The Palestinian leader rejected  this proposal. Clinton was enraged by Arafat’s refusal, and told him: “You are leading your people and the region to a catastrophe.” Instead of establishing a state on the offered land, Arafat launched a terrorist campaign that eventually cost the lives of over a thousand Israelis.

In 2008, Israeli leader Ehud Olmert offered the Palestinians a plan that would have given them Gaza and 94% of the West Bank. Israel would give up about 6% of its pre-1967 territory. To allow for contiguity between Gaza and the West Bank, a tunnel under full Palestinian control would be constructed connecting them. Israel would accept 1,000 Palestinian refugees every year for five years, and it would help establish an international fund to compensate other Palestinian refugees. The Palestinian border with Jordan would be patrolled by international forces, to ensure that no Arab armies could invade Israel from that direction again. 

U.S. Secretary of State Condoleezza Rice called Olmert’s offer “amazing.”  She was astonished and disappointed when Palestinian Authority leader Mahmoud Abbas rejected it.

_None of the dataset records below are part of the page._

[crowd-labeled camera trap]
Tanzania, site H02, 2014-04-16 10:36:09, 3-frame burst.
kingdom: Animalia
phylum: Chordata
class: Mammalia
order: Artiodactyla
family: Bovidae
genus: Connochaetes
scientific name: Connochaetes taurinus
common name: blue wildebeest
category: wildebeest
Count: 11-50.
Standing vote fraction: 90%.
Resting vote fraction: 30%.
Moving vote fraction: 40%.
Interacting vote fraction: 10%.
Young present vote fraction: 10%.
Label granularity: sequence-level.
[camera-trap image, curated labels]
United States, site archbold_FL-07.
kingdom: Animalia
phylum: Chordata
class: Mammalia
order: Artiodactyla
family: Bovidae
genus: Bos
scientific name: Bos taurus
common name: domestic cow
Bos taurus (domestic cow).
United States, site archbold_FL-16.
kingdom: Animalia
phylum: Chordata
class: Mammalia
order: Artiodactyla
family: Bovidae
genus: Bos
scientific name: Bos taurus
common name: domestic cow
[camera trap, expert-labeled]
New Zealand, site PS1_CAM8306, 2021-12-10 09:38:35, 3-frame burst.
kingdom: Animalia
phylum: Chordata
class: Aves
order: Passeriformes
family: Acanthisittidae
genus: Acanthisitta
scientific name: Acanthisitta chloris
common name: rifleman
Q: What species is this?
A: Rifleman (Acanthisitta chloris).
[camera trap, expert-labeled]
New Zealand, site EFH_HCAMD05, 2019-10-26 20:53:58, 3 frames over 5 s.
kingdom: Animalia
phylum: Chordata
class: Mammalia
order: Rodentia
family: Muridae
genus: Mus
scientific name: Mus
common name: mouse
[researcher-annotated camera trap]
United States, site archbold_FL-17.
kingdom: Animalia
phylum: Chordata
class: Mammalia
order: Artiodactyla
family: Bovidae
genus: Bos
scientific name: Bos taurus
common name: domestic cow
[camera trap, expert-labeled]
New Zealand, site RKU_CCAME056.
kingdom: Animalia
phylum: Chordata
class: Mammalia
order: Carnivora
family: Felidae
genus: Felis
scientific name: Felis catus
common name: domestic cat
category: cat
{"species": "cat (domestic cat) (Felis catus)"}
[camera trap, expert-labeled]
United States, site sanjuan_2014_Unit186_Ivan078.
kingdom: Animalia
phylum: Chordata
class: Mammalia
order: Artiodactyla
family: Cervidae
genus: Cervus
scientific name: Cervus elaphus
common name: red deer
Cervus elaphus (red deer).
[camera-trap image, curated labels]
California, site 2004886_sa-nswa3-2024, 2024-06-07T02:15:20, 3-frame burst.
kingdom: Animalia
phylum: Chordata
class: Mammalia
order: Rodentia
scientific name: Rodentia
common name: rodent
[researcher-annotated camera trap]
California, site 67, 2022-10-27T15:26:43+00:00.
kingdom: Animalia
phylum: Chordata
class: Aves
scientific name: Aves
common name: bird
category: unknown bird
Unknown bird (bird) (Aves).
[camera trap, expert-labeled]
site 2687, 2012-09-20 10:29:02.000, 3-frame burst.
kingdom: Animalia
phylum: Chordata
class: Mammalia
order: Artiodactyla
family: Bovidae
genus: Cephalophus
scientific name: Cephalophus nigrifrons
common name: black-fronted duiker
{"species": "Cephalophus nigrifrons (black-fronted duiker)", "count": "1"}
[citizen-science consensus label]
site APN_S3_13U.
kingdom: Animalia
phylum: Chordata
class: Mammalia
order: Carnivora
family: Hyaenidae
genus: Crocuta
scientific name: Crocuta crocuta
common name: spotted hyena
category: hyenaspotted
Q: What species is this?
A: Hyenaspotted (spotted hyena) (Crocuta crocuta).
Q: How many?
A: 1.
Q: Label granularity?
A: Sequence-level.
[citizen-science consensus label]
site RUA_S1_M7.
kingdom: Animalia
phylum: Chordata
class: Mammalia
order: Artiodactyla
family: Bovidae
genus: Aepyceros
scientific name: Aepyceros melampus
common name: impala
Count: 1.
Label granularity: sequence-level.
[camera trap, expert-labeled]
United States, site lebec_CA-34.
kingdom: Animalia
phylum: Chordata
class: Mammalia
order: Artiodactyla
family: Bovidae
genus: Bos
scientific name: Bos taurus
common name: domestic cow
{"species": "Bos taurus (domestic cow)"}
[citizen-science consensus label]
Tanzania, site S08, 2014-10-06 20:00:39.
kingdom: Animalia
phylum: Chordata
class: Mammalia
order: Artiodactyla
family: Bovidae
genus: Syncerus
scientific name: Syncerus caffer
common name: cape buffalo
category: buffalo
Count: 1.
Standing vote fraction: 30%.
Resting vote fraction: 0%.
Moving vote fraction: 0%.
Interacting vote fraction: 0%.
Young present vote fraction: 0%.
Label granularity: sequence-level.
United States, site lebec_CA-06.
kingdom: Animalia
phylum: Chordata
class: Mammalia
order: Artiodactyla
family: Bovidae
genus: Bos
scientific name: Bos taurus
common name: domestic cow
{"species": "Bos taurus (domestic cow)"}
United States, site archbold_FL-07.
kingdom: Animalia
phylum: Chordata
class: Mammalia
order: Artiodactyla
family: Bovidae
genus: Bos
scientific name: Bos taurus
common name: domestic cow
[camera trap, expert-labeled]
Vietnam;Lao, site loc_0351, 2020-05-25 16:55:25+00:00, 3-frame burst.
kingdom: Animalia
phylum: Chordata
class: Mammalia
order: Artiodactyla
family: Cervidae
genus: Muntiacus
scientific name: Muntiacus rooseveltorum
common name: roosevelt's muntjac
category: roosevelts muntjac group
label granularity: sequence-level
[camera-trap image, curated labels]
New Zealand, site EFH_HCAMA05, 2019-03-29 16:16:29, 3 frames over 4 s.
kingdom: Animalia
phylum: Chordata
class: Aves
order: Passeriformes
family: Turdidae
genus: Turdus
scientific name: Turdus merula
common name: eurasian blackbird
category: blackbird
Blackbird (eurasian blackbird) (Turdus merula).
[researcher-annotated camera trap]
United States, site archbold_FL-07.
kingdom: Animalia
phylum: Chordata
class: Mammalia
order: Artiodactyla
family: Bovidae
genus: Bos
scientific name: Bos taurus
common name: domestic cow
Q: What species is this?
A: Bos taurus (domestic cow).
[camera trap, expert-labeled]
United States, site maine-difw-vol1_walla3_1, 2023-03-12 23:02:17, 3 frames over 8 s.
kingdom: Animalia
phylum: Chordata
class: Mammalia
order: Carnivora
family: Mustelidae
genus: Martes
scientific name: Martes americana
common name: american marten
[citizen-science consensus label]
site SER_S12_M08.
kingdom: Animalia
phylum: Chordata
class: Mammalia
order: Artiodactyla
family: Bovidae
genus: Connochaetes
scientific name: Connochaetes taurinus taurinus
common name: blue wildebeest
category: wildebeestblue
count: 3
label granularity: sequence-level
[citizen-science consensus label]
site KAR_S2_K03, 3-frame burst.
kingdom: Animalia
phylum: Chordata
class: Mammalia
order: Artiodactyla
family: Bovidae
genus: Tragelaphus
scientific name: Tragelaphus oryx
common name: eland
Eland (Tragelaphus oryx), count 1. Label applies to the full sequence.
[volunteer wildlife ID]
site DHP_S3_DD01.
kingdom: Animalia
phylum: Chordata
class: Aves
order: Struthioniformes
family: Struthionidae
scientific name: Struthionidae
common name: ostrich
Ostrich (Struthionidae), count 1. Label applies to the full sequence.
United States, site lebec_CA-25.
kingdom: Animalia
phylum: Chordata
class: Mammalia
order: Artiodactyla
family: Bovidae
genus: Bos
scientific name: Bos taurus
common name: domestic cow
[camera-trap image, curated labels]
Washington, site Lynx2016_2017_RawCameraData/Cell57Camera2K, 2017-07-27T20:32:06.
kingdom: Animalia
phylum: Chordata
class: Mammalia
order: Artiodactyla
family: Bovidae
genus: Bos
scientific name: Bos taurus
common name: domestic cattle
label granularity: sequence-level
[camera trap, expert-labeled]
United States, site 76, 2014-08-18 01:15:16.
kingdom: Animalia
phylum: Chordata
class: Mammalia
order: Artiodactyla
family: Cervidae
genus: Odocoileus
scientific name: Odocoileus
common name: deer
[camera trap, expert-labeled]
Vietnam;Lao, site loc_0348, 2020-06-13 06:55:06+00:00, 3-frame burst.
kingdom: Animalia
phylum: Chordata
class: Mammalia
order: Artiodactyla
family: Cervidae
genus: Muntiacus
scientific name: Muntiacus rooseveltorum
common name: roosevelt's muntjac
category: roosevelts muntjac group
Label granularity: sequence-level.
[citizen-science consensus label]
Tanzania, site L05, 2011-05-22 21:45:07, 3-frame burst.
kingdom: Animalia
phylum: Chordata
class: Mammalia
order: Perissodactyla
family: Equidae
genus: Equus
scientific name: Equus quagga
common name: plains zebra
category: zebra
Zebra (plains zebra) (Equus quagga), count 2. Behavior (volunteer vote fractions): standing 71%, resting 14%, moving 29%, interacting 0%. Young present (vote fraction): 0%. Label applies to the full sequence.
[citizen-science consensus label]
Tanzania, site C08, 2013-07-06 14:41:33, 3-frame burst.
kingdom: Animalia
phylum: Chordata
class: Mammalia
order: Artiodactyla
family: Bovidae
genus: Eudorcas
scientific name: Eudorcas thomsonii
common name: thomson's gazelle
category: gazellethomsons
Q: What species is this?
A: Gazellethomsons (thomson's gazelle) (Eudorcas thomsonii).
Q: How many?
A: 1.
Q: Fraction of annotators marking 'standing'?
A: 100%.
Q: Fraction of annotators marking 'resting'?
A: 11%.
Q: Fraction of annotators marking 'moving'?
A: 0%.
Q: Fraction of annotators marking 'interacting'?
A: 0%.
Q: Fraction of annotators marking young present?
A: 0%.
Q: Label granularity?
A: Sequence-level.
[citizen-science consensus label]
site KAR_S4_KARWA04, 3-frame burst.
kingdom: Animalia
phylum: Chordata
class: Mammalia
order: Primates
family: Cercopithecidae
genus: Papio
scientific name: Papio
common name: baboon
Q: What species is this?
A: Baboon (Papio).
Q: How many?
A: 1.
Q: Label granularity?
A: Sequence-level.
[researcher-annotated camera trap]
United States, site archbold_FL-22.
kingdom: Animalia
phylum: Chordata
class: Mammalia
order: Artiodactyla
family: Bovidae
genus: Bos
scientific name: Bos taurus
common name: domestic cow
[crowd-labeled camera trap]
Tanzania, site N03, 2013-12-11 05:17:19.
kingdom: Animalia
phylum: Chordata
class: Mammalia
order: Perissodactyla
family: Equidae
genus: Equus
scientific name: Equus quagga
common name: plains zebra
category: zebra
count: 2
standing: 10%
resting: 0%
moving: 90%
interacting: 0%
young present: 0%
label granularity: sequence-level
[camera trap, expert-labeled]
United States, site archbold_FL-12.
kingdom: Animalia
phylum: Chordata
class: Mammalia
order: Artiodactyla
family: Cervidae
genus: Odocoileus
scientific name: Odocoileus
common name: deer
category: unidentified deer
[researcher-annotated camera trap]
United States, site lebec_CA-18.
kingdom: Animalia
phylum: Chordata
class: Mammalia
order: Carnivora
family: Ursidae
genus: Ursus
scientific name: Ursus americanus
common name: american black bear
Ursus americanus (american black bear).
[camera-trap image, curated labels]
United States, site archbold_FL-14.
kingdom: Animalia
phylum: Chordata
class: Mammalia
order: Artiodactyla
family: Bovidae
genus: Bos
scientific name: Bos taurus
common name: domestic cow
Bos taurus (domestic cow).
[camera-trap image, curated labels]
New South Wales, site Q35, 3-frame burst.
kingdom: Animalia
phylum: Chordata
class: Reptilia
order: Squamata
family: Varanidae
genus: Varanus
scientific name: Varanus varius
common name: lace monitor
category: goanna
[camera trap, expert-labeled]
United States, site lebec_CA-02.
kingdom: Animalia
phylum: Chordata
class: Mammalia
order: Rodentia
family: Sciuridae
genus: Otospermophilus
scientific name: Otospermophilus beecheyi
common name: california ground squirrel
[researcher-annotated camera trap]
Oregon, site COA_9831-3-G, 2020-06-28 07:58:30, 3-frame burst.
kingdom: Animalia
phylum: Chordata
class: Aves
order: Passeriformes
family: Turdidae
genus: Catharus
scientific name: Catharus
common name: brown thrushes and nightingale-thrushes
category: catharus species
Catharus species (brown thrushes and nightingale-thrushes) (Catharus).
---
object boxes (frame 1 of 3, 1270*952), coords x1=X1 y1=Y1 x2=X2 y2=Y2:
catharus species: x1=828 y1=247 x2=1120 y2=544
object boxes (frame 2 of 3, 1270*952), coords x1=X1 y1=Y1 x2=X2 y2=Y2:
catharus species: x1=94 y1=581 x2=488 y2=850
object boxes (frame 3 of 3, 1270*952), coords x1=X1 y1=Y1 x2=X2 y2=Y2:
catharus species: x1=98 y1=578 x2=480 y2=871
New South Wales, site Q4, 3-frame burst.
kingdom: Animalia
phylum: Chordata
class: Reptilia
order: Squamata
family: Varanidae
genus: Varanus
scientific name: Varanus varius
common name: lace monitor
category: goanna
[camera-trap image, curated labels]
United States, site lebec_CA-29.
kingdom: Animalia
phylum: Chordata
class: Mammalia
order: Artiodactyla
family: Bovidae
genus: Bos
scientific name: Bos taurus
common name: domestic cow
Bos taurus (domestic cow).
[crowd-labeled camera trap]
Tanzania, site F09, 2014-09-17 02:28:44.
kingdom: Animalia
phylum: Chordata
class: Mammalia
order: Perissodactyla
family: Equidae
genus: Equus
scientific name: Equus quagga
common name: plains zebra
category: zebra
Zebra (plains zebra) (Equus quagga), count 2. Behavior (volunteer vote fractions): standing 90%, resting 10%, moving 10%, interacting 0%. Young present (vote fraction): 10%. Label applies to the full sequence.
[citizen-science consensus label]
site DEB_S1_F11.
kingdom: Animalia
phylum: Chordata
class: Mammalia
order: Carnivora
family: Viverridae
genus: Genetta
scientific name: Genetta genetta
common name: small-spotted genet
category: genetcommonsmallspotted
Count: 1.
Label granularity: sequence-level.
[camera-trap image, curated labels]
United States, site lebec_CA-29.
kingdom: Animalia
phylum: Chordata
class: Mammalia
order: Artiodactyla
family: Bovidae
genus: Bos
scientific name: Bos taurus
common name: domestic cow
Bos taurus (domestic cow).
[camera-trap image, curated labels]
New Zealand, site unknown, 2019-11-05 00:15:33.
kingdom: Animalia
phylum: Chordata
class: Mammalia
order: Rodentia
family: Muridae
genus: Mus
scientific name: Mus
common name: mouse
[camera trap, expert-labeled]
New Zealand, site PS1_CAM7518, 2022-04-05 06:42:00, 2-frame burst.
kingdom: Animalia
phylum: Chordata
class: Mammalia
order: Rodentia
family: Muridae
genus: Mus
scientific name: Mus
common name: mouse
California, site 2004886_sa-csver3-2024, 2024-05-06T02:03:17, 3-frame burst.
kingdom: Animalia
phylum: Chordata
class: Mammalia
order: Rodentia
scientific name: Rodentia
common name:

Later in 2007, Hamas ousted the Palestinian Authority from Gaza in a vicious war in which the two Palestinian factions took turns throwing each other’s prisoners off tall buildings. Today, with Hamas controlling Gaza, and the Palestinian Authority administering the West Bank, there is no one united Palestinian party with which Israel can negotiate an overall resolution.

The frustrating history of the efforts to negotiate the establishment a Palestinian state illustrate the wisdom of the observation of the late Israeli statesman Abba Eban: “The Palestinians never miss an opportunity to miss an opportunity.”